CUBLAS on CUDA Streams

I am running CUBLAS v2.0 on different streams on a single GPU (Tesla C2050) by subdividing the input matrices (A[x/num_of_streamsy]B[xy] = C[x/num_of_streamsy]), but somehow it is taking more time when I use CUDA streams. Here is a code snippet:

//plan is a struct containing the matrix dimensions and stream numbers

                 //parallel in nstreams - should be! MAX 16 streams could run concurrently

                //Copy A - cudaMemCpyAsync

                for(i = 0; i < nstreams; i++)

                        cudgemm_copyA_in_streams (&plan[i]);

                //Copy B - cudaMemCpyAsync

                for(i = 0; i < nstreams; i++)

                        cudgemm_copyB_in_streams (&plan[i]);

//Create handles - serial

                for(i = 0; i < nstreams; i++)

                        handle[i] = create_handle();

//Run kernels - first doing a cublasSetStream(handle, plan->stream) before running cublasDgemm... 

                for(i = 0; i < nstreams; i++)

                        cudgemm_kernel_in_streams (&plan[i], handle[i], 1.0f, 1.0f);

//Destroy handles - serial

                for(i = 0; i < nstreams; i++)

                        destroy_handle (handle[i]);

//Copy C - cudaMemCpyAsync

                for(i = 0; i < nstreams; i++)

                        cudgemm_copyC_in_streams (&plan[i]);

EDIT:

I am timing this part of the code, as explained below.

for(i = 0; i < nstreams; i++)

                {

                        //contains cudaMemCpyAsync

                        cudgemm_copyA_in_streams (&plan[i]);

                        cudgemm_copyB_in_streams (&plan[i]);

//creating handle and destroying happens outside this loop

                        cudgemm_kernel_in_streams (&plan[i], handle[i], 1.0f, 1.0f);

//contains cudaMemCpyAsync

                        cudgemm_copyC_in_streams (&plan[i]);

                }

cudaDeviceSynchronize();

So I am bouncing back and forth between streams and assigning work, expecting to get a better execution time.

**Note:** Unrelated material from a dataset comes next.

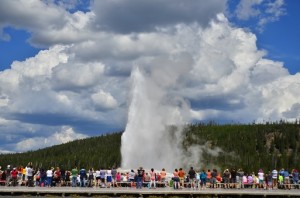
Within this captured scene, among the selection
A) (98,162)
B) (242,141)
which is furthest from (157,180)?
(242,141)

Where am I going wrong? Cross post to stackoverflow - http://stackoverflow.com/questions/7303599/issues-with-cuda-streams

As some stackoverflow users suggested, I made certain small modifications. When I time the above loop, I get an time of 0.000284s, vs 1.703289s for the version that does not uses streams (in that version also, I time the two sequential memory copies, kernel invocation and the remaining memCpy). I think since I am not using any synchronization constructs, may be I am printing the time before the computation actually finishes (I find it difficult to believe that there is a 100% improvement).